Work to complete - Rescale the lines from the one containing "How far in the" through the end of the lines: write those lines out again, requests included, with each distance in the answers multiplied by 2.55 and rounded to the same number of decimals it had, halves rounding up. Leave the numbers in the requests unchanged.

Extracted material -
* begin *

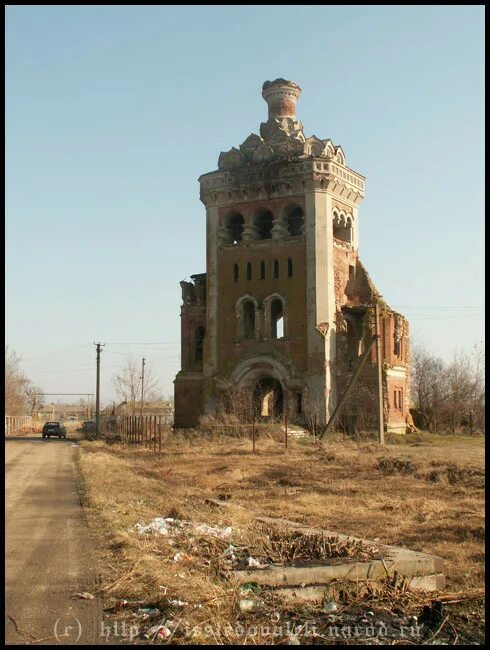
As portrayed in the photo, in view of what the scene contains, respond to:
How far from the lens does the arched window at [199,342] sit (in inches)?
1729

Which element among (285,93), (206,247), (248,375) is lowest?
(248,375)

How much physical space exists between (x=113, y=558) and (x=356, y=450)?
65.0 ft

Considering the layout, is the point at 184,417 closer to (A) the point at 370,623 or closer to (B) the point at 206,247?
(B) the point at 206,247

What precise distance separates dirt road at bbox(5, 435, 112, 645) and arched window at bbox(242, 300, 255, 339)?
77.7 ft

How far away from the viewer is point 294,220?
4172cm

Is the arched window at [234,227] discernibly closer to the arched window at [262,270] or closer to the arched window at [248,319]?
the arched window at [262,270]

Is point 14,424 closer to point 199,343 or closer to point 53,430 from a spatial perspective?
point 53,430

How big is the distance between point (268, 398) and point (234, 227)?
10.1 m

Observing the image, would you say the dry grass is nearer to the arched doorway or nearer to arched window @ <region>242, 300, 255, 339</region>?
the arched doorway

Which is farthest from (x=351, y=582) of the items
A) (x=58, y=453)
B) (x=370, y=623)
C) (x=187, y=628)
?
(x=58, y=453)

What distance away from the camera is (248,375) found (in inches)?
1576

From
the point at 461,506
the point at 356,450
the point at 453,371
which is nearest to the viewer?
the point at 461,506

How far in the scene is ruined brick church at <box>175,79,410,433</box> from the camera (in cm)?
3850

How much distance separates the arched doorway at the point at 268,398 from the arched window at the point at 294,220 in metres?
8.43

* end *

Complete output -
How far in the scene is ruined brick church at <box>175,79,410,433</box> from the camera (in cm)?
9818

How much distance separates the arched doorway at the point at 268,398 from the arched window at the point at 294,220 in metres?
21.50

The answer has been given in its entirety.